## ТЕКСТ ДЛЯ ЧТЕНИЯ
>>

Содержание творчества позднего Толстого подчиняется образному воплощению выстраданной им мысли, что вся жизнь, с ее неравенством, безумной роскошью на одном полюсе и предельной нищетой на другом, представляет собой единый грандиозный контраст, поражающий до боли, до ужаса, до невозможности думать о «приемах», о «литературе».
Подобного накала ярости и гнева не знает проза Бунина. И здесь уместно еще раз вспомнить о разнице масштабов дарований этих двух писателей, о резком, принципиальном отличии Бунина от Толстого. Но, не обладая толстовской, почти нечеловеческой, светоносной и карающей силой – силой пророка, гениальностью первооткрывателя новых путей в искусстве, оригинальностью философа, – Бунин, однако, именно на пути, продолжающем, наследующем реалистические традиции Толстого, создавал такие произведения, которые отмечены и человеколюбием, и чувством духовной и нравственной ответственности, и высоким художественным совершенством.

<<

## ИСХОДНЫЕ ДАННЫЕ
>>

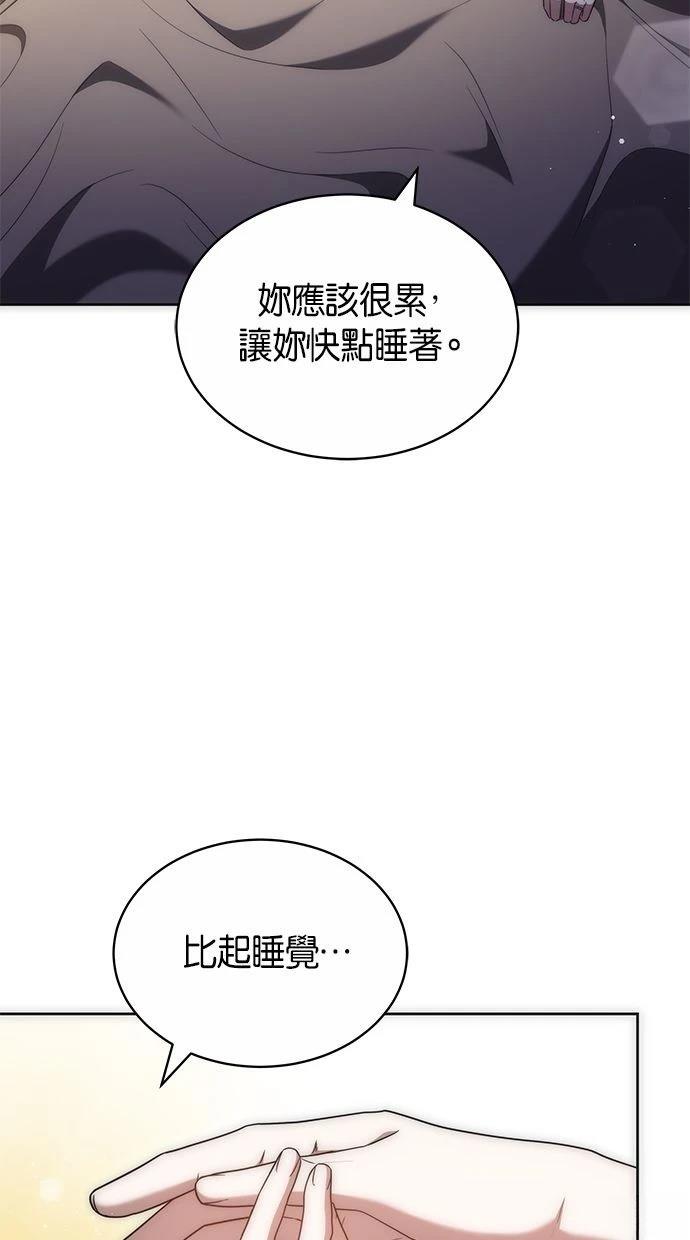 第46话59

<<

## ЗАДАНИЕ 1
Чем, по тексту о Толстом и Бунине, представляется вся жизнь в выстраданной мысли позднего Толстого?
## ЗАДАНИЕ 2
Допишите текст о Толстом и Бунине: продолжите его сразу после последнего предложения.

## МЕСТО ДЛЯ ОТВЕТА 1
Единым грандиозным контрастом.

## МЕСТО ДЛЯ ОТВЕТА 2
На контрастах строится рассказ «Братья», в котором сталкиваются два плана: короткая, трагическая оборвавшаяся жизнь молодого цейлонского рикши – и его «брата», уставшего от впечатлений богатого путешественника-англичанина. Самообманом была вся жизнь сморщенного старичка конголезца, возившего в своей коляске европейцев, самообманом оказалась и жизнь его сына, в погоне за центами мотающегося с седоками по городу. Деньги ему нужны, чтобы взять в дом невесту, но невеста, «круглолицая тринадцатилетняя девочка», не без согласия отца, продана в одно из увеселительных заведений Коломбо. И заработанные деньги идут на покупку ядовитой змейки – орудия самоубийства, не менее надежного, чем револьвер.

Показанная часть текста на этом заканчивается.